**Short task a:**
Copy the entries in the stretch from the line containing "From the image, does" through the end of the entries, replacing "low concrete building" with "low stone building" and changing nothing else.

**Source text:**
— START —

Open Source

Criticisms, Response and Clarification

Bart:

"You make some interesting observations and points, some I agree with, some I don't. I don't want to know what Trane studied 10 hours a day. I don't think the creative process must be laid bare for all to see. I think he who wants to know should work for the information, like students centuries ago going to monasteries to seek wisdom. Another thing is that I don't want to know everything about how things are made. It's a bit like the extras on a dvd. Knowing to much about how a movie is made can distract you (me) from what that movie is about. The problem is you don't know what information is helpful, and what info isn't."

Doug Wamble:

"Hard to get past the first paragraph, really. Your entire premise is kind of false. I think artists have been at the forefront of utilizing the internet. Where is the evidence for this "stiff resistance?""

"Besides all that, you're making these grand proclamations that aren't really based in anything specific. What is art music? What is boldness of concept? What is confrontational honesty? Do you just know it when you see it?"

Response:

First of all. Thanks for taking the time to attack my half-formed ideas. As I'm still not quite all together, I hope you'll forgive my approach of being somewhat deliberately provocative even when my arguments are not well-formed enough to support the conclusions.

— END —

**Working data:**
— START —

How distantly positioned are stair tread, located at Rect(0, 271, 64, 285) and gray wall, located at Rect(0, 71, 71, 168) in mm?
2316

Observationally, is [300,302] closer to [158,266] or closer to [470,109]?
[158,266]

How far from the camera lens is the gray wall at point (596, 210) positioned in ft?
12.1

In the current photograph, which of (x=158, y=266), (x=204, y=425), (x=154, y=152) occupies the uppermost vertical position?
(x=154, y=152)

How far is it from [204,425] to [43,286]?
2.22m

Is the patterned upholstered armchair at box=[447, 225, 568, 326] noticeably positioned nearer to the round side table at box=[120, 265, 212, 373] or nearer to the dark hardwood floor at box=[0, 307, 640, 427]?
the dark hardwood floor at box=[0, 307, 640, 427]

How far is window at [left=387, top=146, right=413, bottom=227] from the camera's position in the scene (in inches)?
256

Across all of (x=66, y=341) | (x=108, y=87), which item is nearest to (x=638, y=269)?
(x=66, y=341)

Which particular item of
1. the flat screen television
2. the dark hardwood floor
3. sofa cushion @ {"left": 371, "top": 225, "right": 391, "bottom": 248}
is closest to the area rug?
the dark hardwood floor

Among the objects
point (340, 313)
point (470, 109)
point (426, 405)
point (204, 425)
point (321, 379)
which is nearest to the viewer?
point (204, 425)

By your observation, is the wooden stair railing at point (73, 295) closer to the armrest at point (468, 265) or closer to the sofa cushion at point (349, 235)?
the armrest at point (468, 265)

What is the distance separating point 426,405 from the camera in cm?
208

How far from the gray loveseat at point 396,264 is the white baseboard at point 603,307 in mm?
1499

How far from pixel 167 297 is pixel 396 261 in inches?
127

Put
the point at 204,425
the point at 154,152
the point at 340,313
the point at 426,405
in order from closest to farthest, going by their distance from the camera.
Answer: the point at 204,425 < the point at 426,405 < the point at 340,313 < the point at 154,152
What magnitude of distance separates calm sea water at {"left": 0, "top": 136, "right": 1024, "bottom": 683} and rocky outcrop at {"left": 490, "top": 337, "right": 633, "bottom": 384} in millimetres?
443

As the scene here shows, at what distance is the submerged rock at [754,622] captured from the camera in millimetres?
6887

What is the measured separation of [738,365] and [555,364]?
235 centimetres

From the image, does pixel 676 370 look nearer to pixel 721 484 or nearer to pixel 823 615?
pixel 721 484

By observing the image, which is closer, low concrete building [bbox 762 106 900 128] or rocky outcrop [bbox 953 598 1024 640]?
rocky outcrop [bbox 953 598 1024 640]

— END —

**Short task b:**
In the Open Source text, what does Bart compare knowing too much about how things are made to?

**Solution a:**
From the image, does pixel 676 370 look nearer to pixel 721 484 or nearer to pixel 823 615?
pixel 721 484

By observing the image, which is closer, low stone building [bbox 762 106 900 128] or rocky outcrop [bbox 953 598 1024 640]?
rocky outcrop [bbox 953 598 1024 640]

**Solution b:**
The extras on a dvd.